USDA’s Natural Resources Conservation Service provides technical and financial assistance to help farmers, ranchers and forest landowners with voluntary conservation practices. These thousands of local, partnerships between NRCS and landowners across the United States add up to make a huge difference.
In cooperation with farmers and ranchers in 2013, NRCS:
• Developed conservation plans for more than 43.8 million acres. NRCS conservationists develop these plans that include a map of the land and a proposed suite of conservation practices.
• Obligated more than $4 billion in technical and financial assistance for agricultural conservation.
• Enrolled more than 279,000 acres into conservation easements, setting aside valuable wetlands, grasslands and farmlands.
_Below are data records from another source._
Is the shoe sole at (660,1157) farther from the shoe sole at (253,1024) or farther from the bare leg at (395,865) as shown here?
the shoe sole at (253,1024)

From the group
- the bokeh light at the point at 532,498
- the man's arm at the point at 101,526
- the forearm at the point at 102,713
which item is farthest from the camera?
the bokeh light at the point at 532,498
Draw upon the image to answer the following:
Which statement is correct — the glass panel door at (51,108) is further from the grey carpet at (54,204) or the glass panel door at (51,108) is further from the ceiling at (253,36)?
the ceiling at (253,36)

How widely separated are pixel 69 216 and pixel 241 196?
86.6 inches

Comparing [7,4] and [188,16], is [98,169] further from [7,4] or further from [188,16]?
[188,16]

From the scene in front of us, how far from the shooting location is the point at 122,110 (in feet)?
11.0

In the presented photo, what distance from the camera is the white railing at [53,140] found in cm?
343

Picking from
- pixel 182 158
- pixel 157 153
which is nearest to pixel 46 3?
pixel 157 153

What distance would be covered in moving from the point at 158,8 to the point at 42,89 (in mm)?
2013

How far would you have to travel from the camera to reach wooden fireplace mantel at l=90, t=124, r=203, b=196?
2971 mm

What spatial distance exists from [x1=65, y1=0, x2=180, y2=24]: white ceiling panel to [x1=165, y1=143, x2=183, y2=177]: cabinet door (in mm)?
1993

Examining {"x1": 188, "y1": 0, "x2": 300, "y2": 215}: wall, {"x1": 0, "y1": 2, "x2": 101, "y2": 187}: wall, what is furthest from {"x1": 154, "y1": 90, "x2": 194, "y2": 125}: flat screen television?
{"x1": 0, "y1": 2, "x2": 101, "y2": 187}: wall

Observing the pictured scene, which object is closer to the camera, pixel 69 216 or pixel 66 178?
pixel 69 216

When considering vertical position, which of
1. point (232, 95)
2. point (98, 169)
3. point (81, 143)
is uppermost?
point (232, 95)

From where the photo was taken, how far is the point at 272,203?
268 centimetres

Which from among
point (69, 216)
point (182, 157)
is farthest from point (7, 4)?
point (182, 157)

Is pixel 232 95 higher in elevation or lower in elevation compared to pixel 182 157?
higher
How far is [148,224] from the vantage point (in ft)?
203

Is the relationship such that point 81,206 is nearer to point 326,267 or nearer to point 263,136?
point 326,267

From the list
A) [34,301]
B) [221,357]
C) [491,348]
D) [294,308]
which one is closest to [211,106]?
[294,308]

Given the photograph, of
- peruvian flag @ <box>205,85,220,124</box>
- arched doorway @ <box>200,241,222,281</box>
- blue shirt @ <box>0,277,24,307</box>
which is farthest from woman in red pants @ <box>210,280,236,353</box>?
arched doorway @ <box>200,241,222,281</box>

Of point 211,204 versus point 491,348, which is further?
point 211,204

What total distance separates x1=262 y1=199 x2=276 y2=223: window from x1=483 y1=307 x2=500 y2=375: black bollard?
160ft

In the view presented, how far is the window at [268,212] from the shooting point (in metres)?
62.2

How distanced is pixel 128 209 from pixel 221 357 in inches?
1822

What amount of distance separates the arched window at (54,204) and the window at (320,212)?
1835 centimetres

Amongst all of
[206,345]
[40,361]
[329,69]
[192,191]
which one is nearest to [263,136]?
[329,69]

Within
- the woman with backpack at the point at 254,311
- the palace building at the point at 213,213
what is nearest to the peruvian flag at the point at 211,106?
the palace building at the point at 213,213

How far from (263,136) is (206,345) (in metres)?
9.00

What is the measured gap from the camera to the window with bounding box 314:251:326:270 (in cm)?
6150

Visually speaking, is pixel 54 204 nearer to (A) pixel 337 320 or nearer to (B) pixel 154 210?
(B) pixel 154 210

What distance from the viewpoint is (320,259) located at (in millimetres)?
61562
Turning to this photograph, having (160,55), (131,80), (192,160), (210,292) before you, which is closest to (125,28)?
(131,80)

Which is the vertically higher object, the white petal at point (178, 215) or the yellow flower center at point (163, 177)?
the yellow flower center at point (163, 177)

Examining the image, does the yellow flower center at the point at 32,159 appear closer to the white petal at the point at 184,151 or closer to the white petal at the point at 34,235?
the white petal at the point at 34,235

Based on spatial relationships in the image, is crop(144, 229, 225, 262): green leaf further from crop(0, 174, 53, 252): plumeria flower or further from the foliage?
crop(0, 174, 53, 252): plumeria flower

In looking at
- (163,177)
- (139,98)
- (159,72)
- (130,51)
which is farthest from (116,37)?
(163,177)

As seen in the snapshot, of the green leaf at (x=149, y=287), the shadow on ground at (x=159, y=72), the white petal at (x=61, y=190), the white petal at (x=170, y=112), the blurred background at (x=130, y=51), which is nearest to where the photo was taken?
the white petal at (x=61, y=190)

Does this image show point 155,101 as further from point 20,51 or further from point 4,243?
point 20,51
These landscapes help create wildlife habitat, clean air and water and lead to other environmental benefits.
• Worked with producers in the Ogallala Aquifer region, the nation’s breadbasket, to implement conservation practices that use water wisely on more than 70,000 acres.
• Improved habitat for at-risk wildlife. Two initiatives geared toward the lesser prairie chicken and sage grouse put conservation practices on more than 220,000 acres and 570,000 acres, respectively.
• Assisted producers in the Mississippi River basin improve water quality, restore wetlands and improve wildlife habitat on more than 255,000 acres.
• Helped landowners in nine states improve sustainability and profitability of longleaf pine forests, an iconic forest of the Southeast, on more than 50,000 acres.
NRCS employs conservation and natural resource experts, who work to improve the way that farmers and ranchers can use conservation to help their land and the environment. This year, NRCS:
• Developed an updated soil health training curriculum based on more recent science and best practices.
• Appeared in three episodes of public television series ‘This American Land’ showcasing conservation.
• Introduced the Rapid Carbon Soil Assessment, an online dataset providing information on how much carbon is stored in soils.
• Worked with Colorado State University to create COMET-FARMTM, an online tool to help producers estimate the impacts of conservation on soil carbon levels.
• Increased conservation program participation of historically underserved communities by up to 200 percent under the StrikeForce for Rural Growth and Opportunity initiative.
All in all, 2013 has been a great year for conservation. With your help, 2014 will be even better.